A Self Made Programmer

It has been a little over forty years since I first programmed a computer. I learned how to program by reading a book about it. The computer was a large timesharing system called Plato. The language was called Tutor. It was an apt name for a language intended to empower teachers to create Computer Assisted Instruction (CAI). Looking back I can say that the language was influenced by Fortran and BASIC. It included some features that were not available in any of the languages of that era. In particular it had a facility for posing an essay question which the machine graded by looking for relevant phrases that the author deemed central to the question posed.

I had been lusting after a personal computer for several years before I obtained access to Plato at Southern Illinois University in Carbondale where I was studying Cinema and Photography.
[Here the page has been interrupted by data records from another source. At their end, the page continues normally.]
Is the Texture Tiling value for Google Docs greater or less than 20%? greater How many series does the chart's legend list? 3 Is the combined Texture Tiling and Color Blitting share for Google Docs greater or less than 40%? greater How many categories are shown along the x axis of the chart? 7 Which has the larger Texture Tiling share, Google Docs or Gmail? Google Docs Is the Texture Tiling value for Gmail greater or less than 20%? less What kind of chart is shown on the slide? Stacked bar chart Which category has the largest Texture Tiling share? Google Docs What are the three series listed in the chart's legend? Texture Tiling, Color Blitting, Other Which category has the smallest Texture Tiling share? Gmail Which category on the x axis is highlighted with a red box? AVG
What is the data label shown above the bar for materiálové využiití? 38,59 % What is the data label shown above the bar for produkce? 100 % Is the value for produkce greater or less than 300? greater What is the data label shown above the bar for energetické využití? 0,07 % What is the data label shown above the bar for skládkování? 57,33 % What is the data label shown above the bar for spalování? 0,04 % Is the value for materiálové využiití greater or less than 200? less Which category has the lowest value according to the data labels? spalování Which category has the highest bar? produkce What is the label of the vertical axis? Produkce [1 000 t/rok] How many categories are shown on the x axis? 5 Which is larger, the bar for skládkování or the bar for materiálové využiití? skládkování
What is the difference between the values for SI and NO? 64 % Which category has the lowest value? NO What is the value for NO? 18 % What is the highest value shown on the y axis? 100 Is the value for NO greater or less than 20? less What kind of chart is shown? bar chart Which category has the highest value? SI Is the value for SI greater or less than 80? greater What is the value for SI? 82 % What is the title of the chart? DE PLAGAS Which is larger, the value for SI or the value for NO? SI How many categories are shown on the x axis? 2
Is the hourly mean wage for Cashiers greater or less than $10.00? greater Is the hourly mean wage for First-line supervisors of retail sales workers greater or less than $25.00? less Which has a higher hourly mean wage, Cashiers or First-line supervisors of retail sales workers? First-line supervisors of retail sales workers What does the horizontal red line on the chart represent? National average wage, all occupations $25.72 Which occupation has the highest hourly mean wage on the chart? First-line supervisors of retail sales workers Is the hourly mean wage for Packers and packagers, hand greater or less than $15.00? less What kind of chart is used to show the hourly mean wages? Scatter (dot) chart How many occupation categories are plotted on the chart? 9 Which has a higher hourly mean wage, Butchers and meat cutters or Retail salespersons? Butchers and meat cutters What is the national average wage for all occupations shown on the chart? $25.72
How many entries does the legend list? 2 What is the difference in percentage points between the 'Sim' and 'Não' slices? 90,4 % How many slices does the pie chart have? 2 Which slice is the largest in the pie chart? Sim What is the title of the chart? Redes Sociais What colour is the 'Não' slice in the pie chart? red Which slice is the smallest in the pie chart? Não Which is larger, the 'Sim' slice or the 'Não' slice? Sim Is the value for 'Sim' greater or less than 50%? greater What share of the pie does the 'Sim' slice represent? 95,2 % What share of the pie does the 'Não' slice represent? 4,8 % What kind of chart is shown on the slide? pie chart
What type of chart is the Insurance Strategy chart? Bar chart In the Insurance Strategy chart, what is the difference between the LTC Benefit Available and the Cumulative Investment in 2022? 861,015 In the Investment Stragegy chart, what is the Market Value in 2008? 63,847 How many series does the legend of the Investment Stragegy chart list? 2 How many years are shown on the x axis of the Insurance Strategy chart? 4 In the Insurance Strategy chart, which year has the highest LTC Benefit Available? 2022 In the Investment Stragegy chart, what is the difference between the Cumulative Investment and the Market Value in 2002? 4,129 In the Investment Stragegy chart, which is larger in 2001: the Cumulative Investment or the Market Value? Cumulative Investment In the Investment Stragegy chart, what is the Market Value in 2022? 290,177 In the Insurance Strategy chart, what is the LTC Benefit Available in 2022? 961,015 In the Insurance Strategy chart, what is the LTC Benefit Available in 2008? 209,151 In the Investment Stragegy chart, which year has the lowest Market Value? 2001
I had an aptitude for math and science but a passion for making movies. I had read the article in Popular Electronics about the Altair 8800 personal computer kit. It’s six hundred dollar price was totally out of my means. Little did I know that the darn thing would do nothing without further investment in input output devices and serial cards. It was a real money sink but it was so alluring.

When I needed a job to support my new family, I joined the Army on the condition that I get the longest training available in the Army in computer repair. I correctly assumed that the longer the school was, the more they would teach us. Sure enough, they taught us to program a trainer that was loosely based on the PDP-8 in assembly language. Then they took us circuit by circuit, subsystem by subsystem, through the Burroughs mini computer that was the launch control computer for the Pershing missile.

While I was in school I started reading Byte magazine. It had articles that described both software and hardware that people were building in the exciting new hobby of personal computing. I read it with a passion. But when all was said and done it was like reading about bowling. Something was lost in the translation.

I spent two years in Germany. I drooled over the personal computers in the shop windows there but they still were more expensive than I could afford. A friend in my company bought a computer kit. It was what I would call a second generation personal computer. It had an 8080 microprocessor but it also had a keyboard and video generator. You hooked it up to a TV and it displayed text on the TV. I didn’t get to program it much. I don’t think I ever got a program running on it. But it was better than just reading about it.

When I got back from Germany, Commodore was selling the Pet computer, Radio Shack was selling the TRS-80, and Apple was selling the Apple II computer. It would be several more years before I would have my own computer but I found jobs programming until then. Mostly in BASIC. Always self taught.


Sweet dreams, don’t forget to tell the ones you love that you love them, and most important of all, be kind.